Brief 1 – Quote the stretch of the article below on the BJP's Uttar Pradesh strategy from "LUCKNOW: Presenting itself" through "on nationalistic continuity.".

Text to read –

Celebration time in BJP camp after the party recorded a historic victory in the West Bengal Assembly elections. (Photo | IANS)
Uttar Pradesh

Can electoral momentum from Bengal and Assam shape BJP’s UP strategy?

While the BJP focuses on consolidating non-Yadav OBCs, both Congress and the SP will need votes from every section of society to stop the saffron juggernaut.

Namita Bajpai

LUCKNOW: Presenting itself as a pan-India political force beyond the regional and linguistic tangents by ensuring Mamata Banerjee’s ouster in West Bengal, striking a hat-trick in Assam with an expanded tally and registering its presence, though little, in Keralam, the ruling BJP is likely to go into the 2027 UP Assembly elections, early next year, doubling down on its identity politics while highlighting its infrastructural achievements.

Political experts believe that the victories in West Bengal and Assam would help the party, which is seeking a third term in Uttar Pradesh, create a sense of inevitability to influence undecided voters and suppress opposition morale. These victories may set the stage for a campaign of the ruling party in Uttar Pradesh, politically the most crucial state in the country, focused on nationalistic continuity.

Under the leadership of CM Yogi Adityanath, as was reiterated by BJP national president Nitin Nabin recently, the poll momentum of the BJP would get a natural boost in UP through the twin victories.

With cadres in high spirits and ready to take on a belligerent opposition — the Samajwadi Party and its ally Congress — the ruling party has already gone into poll mode, strategizing policies to neutralize the opposition’s Pichhda, Dalit, Alpsankhyak (PDA) narrative, especially after biting the dust in the 2024 Lok Sabha elections, when its tally of 62 in 2019 dwindled to 33 in 2024.

Brief 2 – Gather each line of the listing below that contains the word "trunk", treating uppercase and lowercase as distinct.

Some listings:
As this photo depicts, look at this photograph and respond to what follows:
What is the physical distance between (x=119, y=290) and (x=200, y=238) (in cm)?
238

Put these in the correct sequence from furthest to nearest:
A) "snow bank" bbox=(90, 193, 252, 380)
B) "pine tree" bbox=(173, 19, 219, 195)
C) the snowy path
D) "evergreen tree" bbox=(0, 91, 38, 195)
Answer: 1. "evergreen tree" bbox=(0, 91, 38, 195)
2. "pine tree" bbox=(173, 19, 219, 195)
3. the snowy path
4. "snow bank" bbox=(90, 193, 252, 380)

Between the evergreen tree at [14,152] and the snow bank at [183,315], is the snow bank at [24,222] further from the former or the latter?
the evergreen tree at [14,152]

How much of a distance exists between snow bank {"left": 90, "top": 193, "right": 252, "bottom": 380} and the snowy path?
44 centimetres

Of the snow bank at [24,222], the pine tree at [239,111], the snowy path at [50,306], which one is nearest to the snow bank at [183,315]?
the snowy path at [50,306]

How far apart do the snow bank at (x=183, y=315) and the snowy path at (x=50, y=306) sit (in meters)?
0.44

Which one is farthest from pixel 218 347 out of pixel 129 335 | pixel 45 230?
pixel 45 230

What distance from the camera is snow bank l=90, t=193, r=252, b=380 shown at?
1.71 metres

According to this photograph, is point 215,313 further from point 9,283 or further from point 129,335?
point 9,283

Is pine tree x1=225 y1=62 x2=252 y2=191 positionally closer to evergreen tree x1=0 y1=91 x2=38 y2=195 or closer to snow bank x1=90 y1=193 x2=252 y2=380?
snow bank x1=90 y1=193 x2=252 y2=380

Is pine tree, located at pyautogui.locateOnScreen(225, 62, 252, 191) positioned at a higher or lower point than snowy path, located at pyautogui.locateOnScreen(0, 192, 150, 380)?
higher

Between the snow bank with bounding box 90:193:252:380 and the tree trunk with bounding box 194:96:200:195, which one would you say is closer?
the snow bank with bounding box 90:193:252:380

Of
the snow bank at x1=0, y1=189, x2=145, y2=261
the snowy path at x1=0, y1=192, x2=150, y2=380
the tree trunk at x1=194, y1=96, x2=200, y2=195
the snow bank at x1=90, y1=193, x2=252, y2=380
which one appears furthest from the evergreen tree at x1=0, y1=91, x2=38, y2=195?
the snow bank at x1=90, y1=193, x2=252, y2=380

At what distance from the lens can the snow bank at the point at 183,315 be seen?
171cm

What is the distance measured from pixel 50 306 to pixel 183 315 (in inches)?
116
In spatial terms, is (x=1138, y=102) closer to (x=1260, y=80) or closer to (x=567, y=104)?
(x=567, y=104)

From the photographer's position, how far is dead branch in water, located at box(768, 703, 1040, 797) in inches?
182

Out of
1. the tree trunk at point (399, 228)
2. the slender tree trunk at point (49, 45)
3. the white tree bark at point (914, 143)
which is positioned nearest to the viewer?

Finished answer 1 –
LUCKNOW: Presenting itself as a pan-India political force beyond the regional and linguistic tangents by ensuring Mamata Banerjee’s ouster in West Bengal, striking a hat-trick in Assam with an expanded tally and registering its presence, though little, in Keralam, the ruling BJP is likely to go into the 2027 UP Assembly elections, early next year, doubling down on its identity politics while highlighting its infrastructural achievements.

Political experts believe that the victories in West Bengal and Assam would help the party, which is seeking a third term in Uttar Pradesh, create a sense of inevitability to influence undecided voters and suppress opposition morale. These victories may set the stage for a campaign of the ruling party in Uttar Pradesh, politically the most crucial state in the country, focused on nationalistic continuity.

Finished answer 2 –
Between the snow bank with bounding box 90:193:252:380 and the tree trunk with bounding box 194:96:200:195, which one would you say is closer?
the tree trunk at x1=194, y1=96, x2=200, y2=195
1. the tree trunk at point (399, 228)
2. the slender tree trunk at point (49, 45)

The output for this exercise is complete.